Starr believes that Jordan and other Clinton pals steered some
$540,000 in consultant contracts to former Associate Attorney
General Webster Hubbell in exchange for his silence about an
Arkansas land deal Starr was investigating. Starr saw the same
pattern in Jordan's attempts to steer Lewinsky into a job. But
Hubbell is barely mentioned in Starr's report. The independent
counsel repeats the Hubbell allegation but does not explore it,
or any other aspect of Whitewater. (Starr says he has not
decided "what steps to take, if any," in referring any other
matters to Congress.) The report is also silent on Travelgate
and the White House's alleged misuse of fbi files, implying that
no impeachable offenses have been uncovered in those matters. As
Clinton's defenders like to say, Starr spent four years and $40
million trying to prove substantive presidential wrongdoing,
came up dry, and then used Linda Tripp's tapes to set a trap to
catch the President in sordid personal behavior. Clinton's
obstruction of justice--shameful though it may have
been--amounted to trying to wriggle out of that trap.

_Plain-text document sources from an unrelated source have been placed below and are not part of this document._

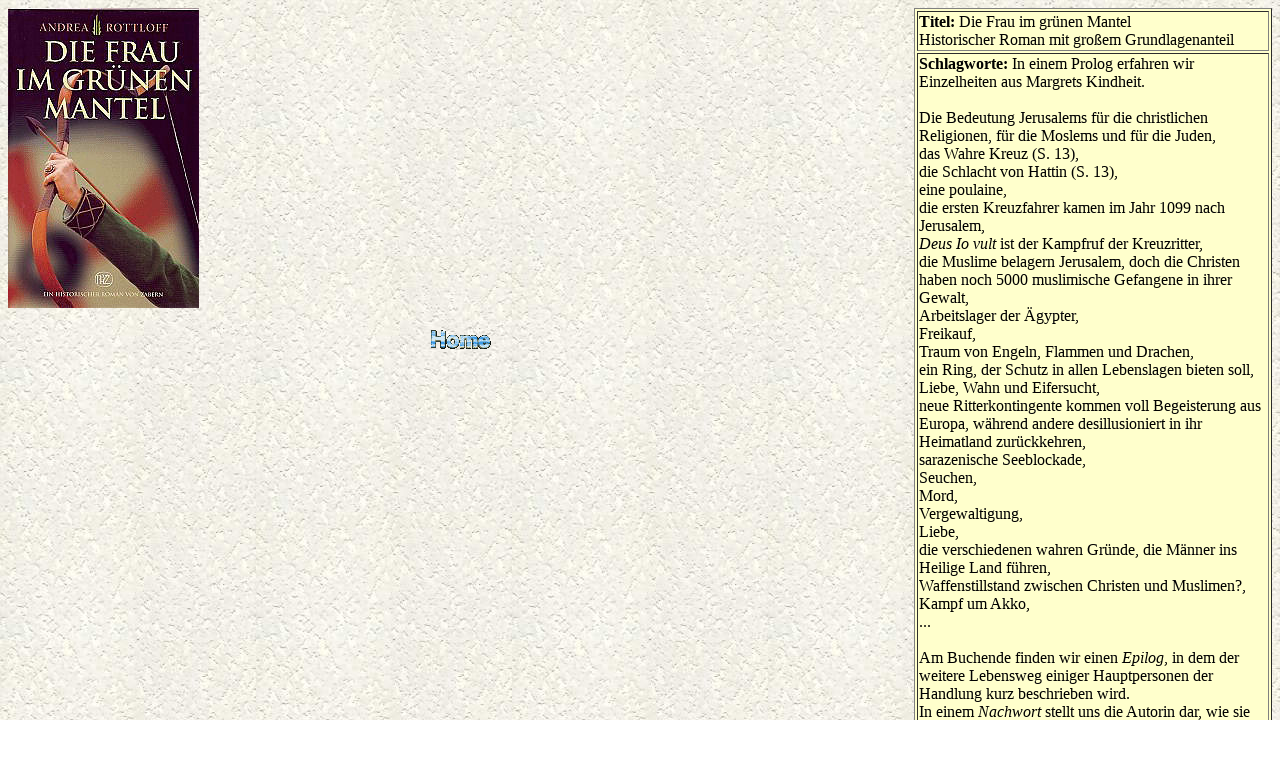

--- FILE ---
content_type: text/html
request_url: http://geschichte-im-roman.de/die_frau_im_gruenen_mantel.htm
body_size: 2559
content:
<html>
<head>
<title>Die Frau im gr&uuml;nen Mantel</title>
<meta http-equiv="Content-Type" content="text/html; charset=iso-8859-1">
</head>

<body bgcolor="#FFFFFF" background="bilder/pap0001.jpg">
<table width="358" border="1" align="right" bgcolor="#FFFFCC">
  <tr> 
    <td height="2"> 
      <p><b>Titel:</b> Die Frau im gr&uuml;nen Mantel <br>
        Historischer Roman mit gro&szlig;em Grundlagenanteil</p>
    </td>
  </tr>
  <tr> 
    <td height="61"> 
      <p><b>Schlagworte:</b> In einem Prolog erfahren wir Einzelheiten aus Margrets 
        Kindheit. <br>
        <br>
        Die Bedeutung Jerusalems f&uuml;r die christlichen Religionen, f&uuml;r 
        die Moslems und f&uuml;r die Juden,<br>
        das Wahre Kreuz (S. 13),<br>
        die Schlacht von Hattin (S. 13), <br>
        eine poulaine, <br>
        die ersten Kreuzfahrer kamen im Jahr 1099 nach Jerusalem, <br>
        <i>Deus Io vult</i> ist der Kampfruf der Kreuzritter,<br>
        die Muslime belagern Jerusalem, doch die Christen haben noch 5000 muslimische 
        Gefangene in ihrer Gewalt, <br>
        Arbeitslager der &Auml;gypter, <br>
        Freikauf,<br>
        Traum von Engeln, Flammen und Drachen,<br>
        ein Ring, der Schutz in allen Lebenslagen bieten soll,<br>
        Liebe, Wahn und Eifersucht, <br>
        neue Ritterkontingente kommen voll Begeisterung aus Europa, w&auml;hrend 
        andere desillusioniert in ihr Heimatland zur&uuml;ckkehren,<br>
        sarazenische Seeblockade,<br>
        Seuchen, <br>
        Mord, <br>
        Vergewaltigung,<br>
        Liebe, <br>
        die verschiedenen wahren Gr&uuml;nde, die M&auml;nner ins Heilige Land 
        f&uuml;hren, <br>
        Waffenstillstand zwischen Christen und Muslimen?,<br>
        Kampf um Akko, <br>
        ... <br>
        <br>
        Am Buchende finden wir einen<i> Epilog</i>, in dem der weitere Lebensweg 
        einiger Hauptpersonen der Handlung kurz beschrieben wird.<br>
        In einem <i>Nachwort</i> stellt uns die Autorin dar, wie sie zum Stoff 
        ihres Romans gelangt ist, welche Recherchen sie angestellt hat, und sie 
        stellt historische und fiktive Personen und Inhalte als solche heraus.<br>
        Es folgen ein <i>Personenverzeichnis</i>, ein <i>Glossar</i>, eine <i>Zeittafel</i> 
        (ca. 1130-1199) und <i>Ausgew&auml;hlte Literatur</i>. </p>
    </td>
  </tr>
  <tr> 
    <td><b>Orte:</b> Beverley, Yorkshire,<br>
      Jerusalem, Tyus, Casal Moulins, Akko, eine Karawanserei bei Jaffa, Tiberias, 
      Hattin, ...</td>
  </tr>
  <tr> 
    <td height="213"><b>Namen:</b> Margret von Beverley, Sibylla von Beverley 
      (ihre Mutter), Henry (Sohn eines Grundherrn aus der Nachbarschaft), Ida 
      (eine K&ouml;lner Weberin), Papst Urban II., der franz&ouml;sische Gl&uuml;cksritter 
      Reynald von Ch&acirc;tillon (der Herr von Kerak), Graf Balian von Ibelin 
      (italienischer Landadliger) und seine Familie,<br>
      Saladin, Marjam des Moulins, deren Gro&szlig;vater Abo (ein Vasall Balians 
      von Ibelin), Meister Adam (oberster Steinmetz der an der Grabeskirche), 
      dessen Lehrbub Roque, K&ouml;nigin Sibylla und ihr Gatte K&ouml;nig Guy, 
      der italienische Markgraf Konrad von Montferrat (Stadtkommandant von Tyrus), 
      der franz&ouml;sische K&ouml;nig Philipp August, der englische Herrscher 
      Richard L&ouml;wenherz, Roger von Howden (Richards Sekret&auml;r, Chronist, 
      Kleriker), Robert von Sabl&eacute; Gro&szlig;meister der Templer), der Arzt 
      Jonas Thorgilsson, der ungehorsame Tempelritter Victor, Heraclius (Patriarch 
      von Jerusalem), <br>
      <br>
      (Am Buchende finden wir ein ausf&uuml;hrliches <i>Personenverzeichnis</i>, 
      in dem historisch belegte Personen gekennzeichnet sind)</td>
  </tr>
  <tr> 
    <td height="209"> 
      <p><b>Ereignisse: </b><i>Jerusalem im 12. Jahrhundert:</i> Zur Zeit des 
        Dritten Kreuzzugs reist die junge Engländerin Margret von Beverly an den 
        Ort ihrer Geburt: ins Heilige Land. Sie findet sich in einer vollkommen 
        fremden Welt wieder und wird in einen Strudel von kriegerischen Ereignissen 
        hineingezogen, die nicht nur ihre Leidensfähigkeit, sondern auch ihren 
        Glauben auf eine harte Probe stellen. <br>
        <br>
        Als die Muslime die Stadt erobern, gerät Margret in Gefangenschaft. Bald 
        merkt sie, dass die Spannungen zwischen den Kulturen eigentlich erst am 
        Anfang stehen. Als ein geheimnisvoller Fremder sie freikauft, findet sie 
        sich selbst im Sog der Leidenschaft gefangen. ...<br>
        (Text dem Buchumschlag entnommen)</p>
    </td>
  </tr>
  <tr> 
    <td height="14"><b>Autor/en: </b><a href="autoren.htm">Andrea Rottloff</a></td>
  </tr>
  <tr> 
    <td height="13"><b>Jahr/Jahre: </b><a href="1000-1200.htm">etwa 1157 - 1191 
      (1193) </a></td>
  </tr>
  <tr> 
    <td height="2"><b>Verlag:</b> Verlag Philipp von Zabern</td>
  </tr>
  <tr> 
    <td height="16"><b>ISBN-13:</b> 978 - 3 - 8053 - 4087 - 8</td>
  </tr>
  <tr> 
    <td height="16"><b>Seitenzahl: </b>295</td>
  </tr>
</table>
<p><img src="bilder/die_frau_im_gruenen_mantel.jpg" width="191" height="300"> 
</p>
<p align="center"><a href="index.html"><img src="bilder/home.gif" width="60" height="27" border="0"></a></p>
</body>
</html>
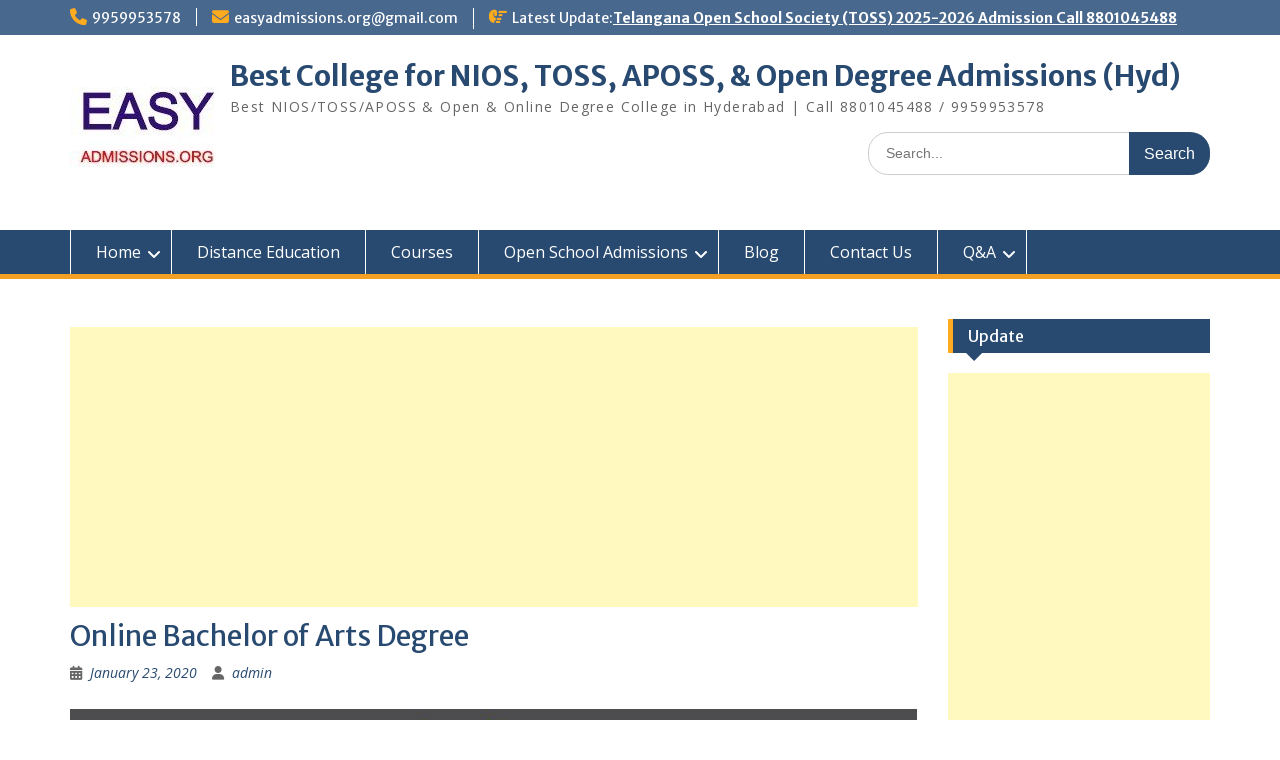

--- FILE ---
content_type: text/html; charset=utf-8
request_url: https://www.google.com/recaptcha/api2/aframe
body_size: 268
content:
<!DOCTYPE HTML><html><head><meta http-equiv="content-type" content="text/html; charset=UTF-8"></head><body><script nonce="ZmLE-mCzitk3CSABH2vZIA">/** Anti-fraud and anti-abuse applications only. See google.com/recaptcha */ try{var clients={'sodar':'https://pagead2.googlesyndication.com/pagead/sodar?'};window.addEventListener("message",function(a){try{if(a.source===window.parent){var b=JSON.parse(a.data);var c=clients[b['id']];if(c){var d=document.createElement('img');d.src=c+b['params']+'&rc='+(localStorage.getItem("rc::a")?sessionStorage.getItem("rc::b"):"");window.document.body.appendChild(d);sessionStorage.setItem("rc::e",parseInt(sessionStorage.getItem("rc::e")||0)+1);localStorage.setItem("rc::h",'1770076275785');}}}catch(b){}});window.parent.postMessage("_grecaptcha_ready", "*");}catch(b){}</script></body></html>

Ken Starr's report, though lacking the balance of Watergate
independent counsel Leon Jaworski's effort 24 years ago, does
one thing quite clearly: it offers a portrayal of a President
who seems cunning but emotionally vacant, a man wasting his
talents and powers on an empty affair with a woman who was in
many ways still a child. Public revulsion may yet drive Clinton
from office--not because he has been proved a Nixonian crook but
because he has been proved an X-rated cartoon.